The addition of Chief Justice [John] Roberts and Justice [Samuel] Alito on the bench allowed him to win more. And in recent terms, there has a been a culmination, a resurgence, on what he is able to do, now with the [conservative] bodies coming on the court to support him. But he told me he was still not satisfied. "The wins," he told me, "Damn few."

CNN: In his bright, bold opinions, what is he trying to accomplish? Does he reach for broader audience?

Biskupic: Look at 1996's Romer v. Evans -- the gay rights case. He lost on that one, and his dissent was written for consumption way beyond the court. It was a complete battle cry. He lashes out at the court for placing what he said was "the prestige of this institution behind the proposition that opposition to homosexuality is as reprehensible as racial or religious bias." This dissent became more of a story than the opinion itself. People were reading it and giving it airspace, and that's what he wanted. That was his style of most of the '90s: Get as much attention as possible, because he was in dissent so much in big cases.

Now, in the recent Heller case case [where Scalia wrote the main opinion striking down Washington, D.C.'s, strict handgun ban], he was not going able to write an opinion as boldly as he may have wanted, in terms of some of the zingers that he packs into his other opinions, because he has to keep his majority. But he still will not mince words if he is in dissent, because he knows journalists, law students, policy makers will all pay attention, and it will influence people down the road.

CNN: And yet controversy seems to dog him, including the duck hunting trip he took with Vice President [Dick] Cheney at a time the high court was considering an appeal from Cheney's office; and a hand gesture Scalia made outside a Catholic church some interpreted as obscene.

Biskupic: I don't think he cares. He's got these intense feelings he's not going to keep in check.

CNN: What prompted this project, and what do you want readers to know about Justice Scalia?

Biskupic: I found most of what was written about him was either one side or the other -- screeds easily from the left and embraces easily from the right. And I thought there was so much to his background that was worth revealing in an objective way, to see what he was all about: How Scalia became Scalia. He was really part of the conservative moment we saw in the 1980s. Young lawyers at the time like John Roberts and Samuel Alito embraced his theories, and look where they ended up.

CNN: In your interviews with him and his family, did you expect that level of cooperation?

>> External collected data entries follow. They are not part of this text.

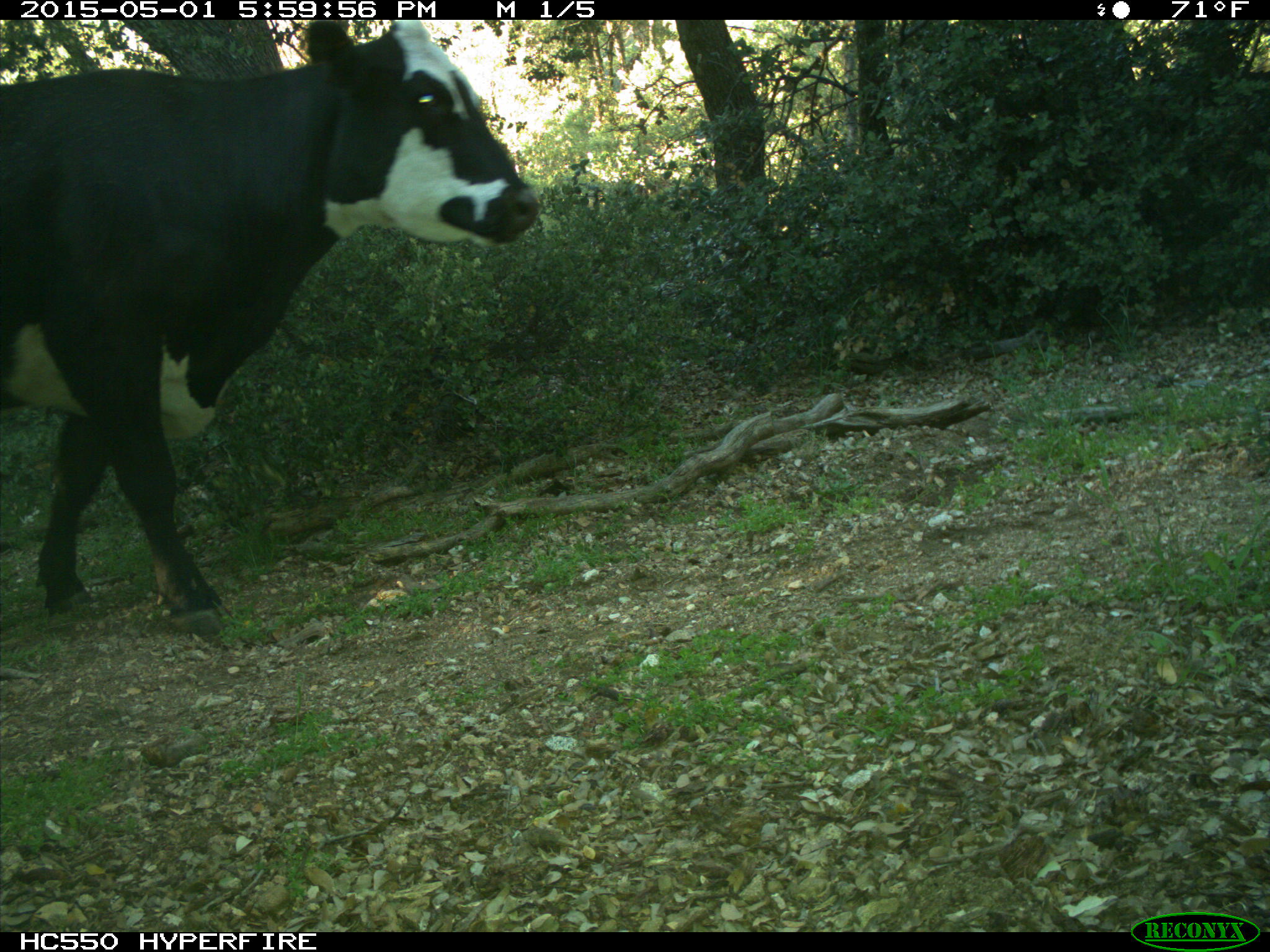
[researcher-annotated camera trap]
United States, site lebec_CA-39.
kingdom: Animalia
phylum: Chordata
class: Mammalia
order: Artiodactyla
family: Bovidae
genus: Bos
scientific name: Bos taurus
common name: domestic cow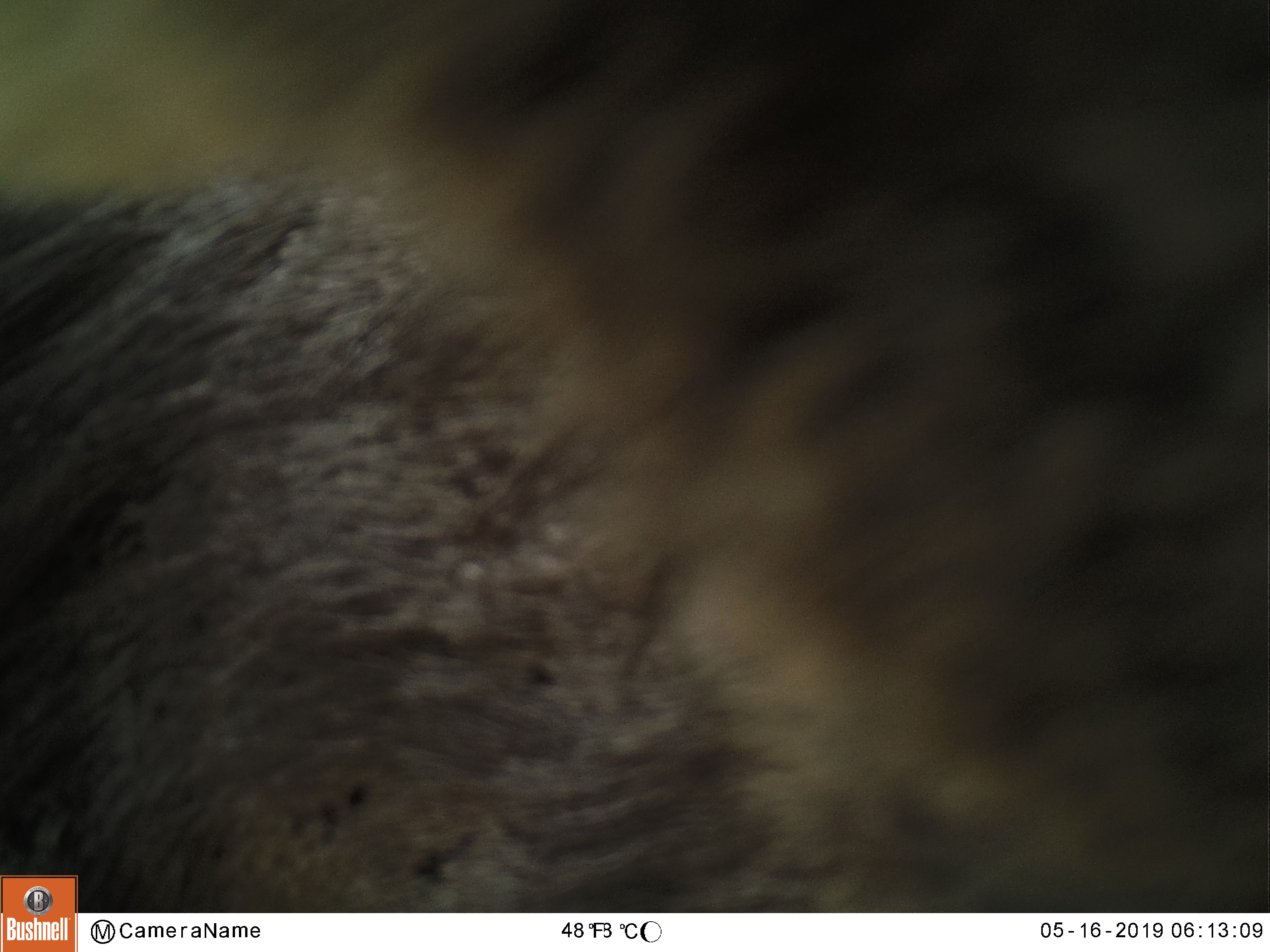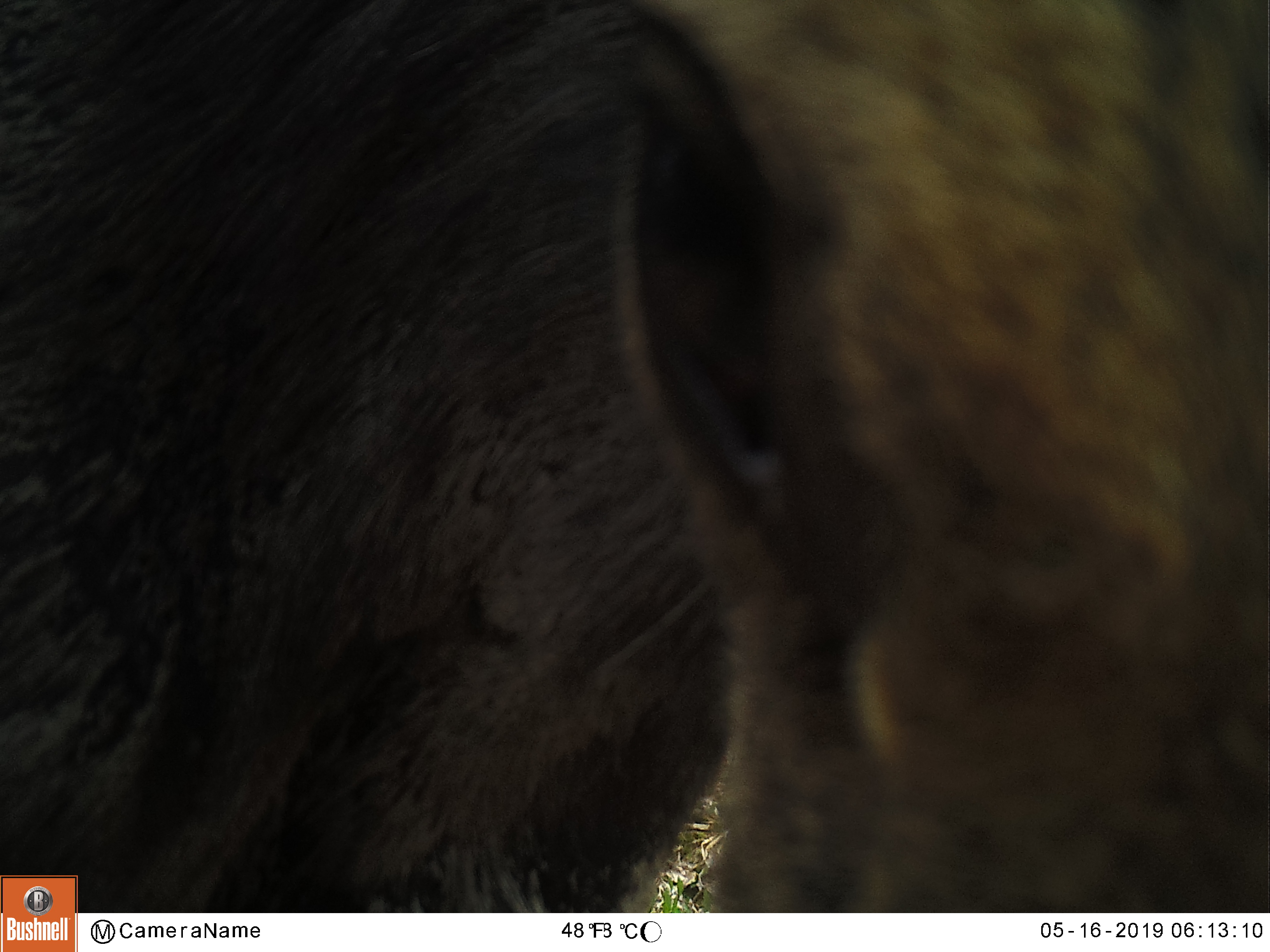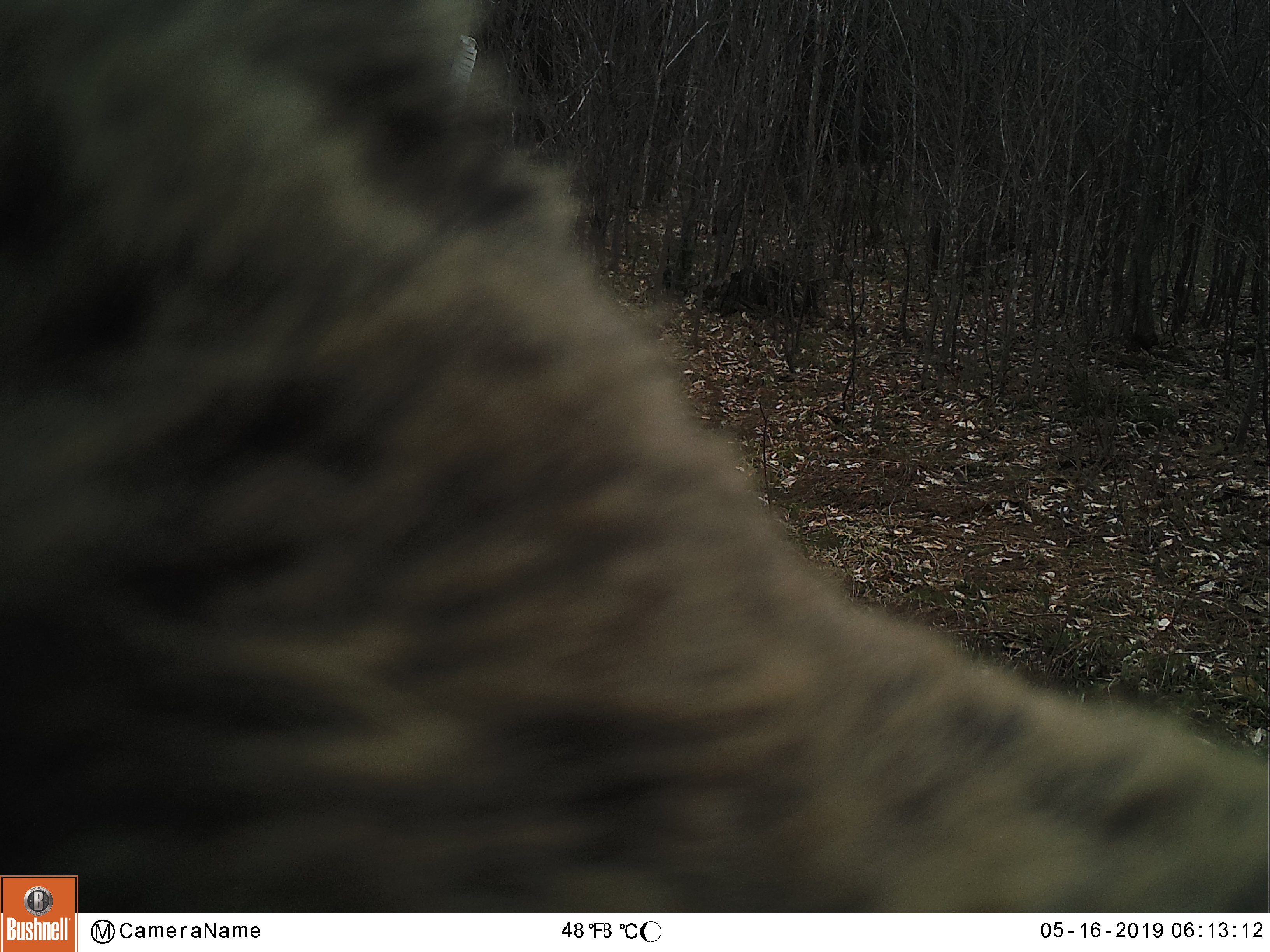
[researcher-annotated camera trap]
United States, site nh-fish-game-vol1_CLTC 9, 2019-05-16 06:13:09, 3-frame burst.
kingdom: Animalia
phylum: Chordata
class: Mammalia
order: Artiodactyla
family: Cervidae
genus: Alces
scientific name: Alces alces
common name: moose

Biskupic: No, I didn't. In the beginning, he said he would encourage colleagues to talk to me, but he didn't want to sit and talk on the record. But he soon became quite intrigued at my research into his family, immigration records and such. And I'd be at my desk, and he'd be calling me, asking me what I found out about his ancestors. So those later, extensive interviews made this book.

CNN: There is a challenge about writing on the often cloistered world of the Supreme Court, these personalities that remain below the radar for most people.

Biskupic: I wanted a book that would demystify him, and make people understand him. I wanted readers to know: This is your court, you should know about these people and what they're up to. But it is tough, it's so hard to get information about the institution that doesn't have to do with the precise words on the rulings. And it's fun to dig up this background, and get in with these justices and talk with them one-on-one. I was so grateful to speak with Justices Stevens, Ginsburg and even Justice [Clarence] Thomas, who all shared great stories and offered their insights into Justice Scalia.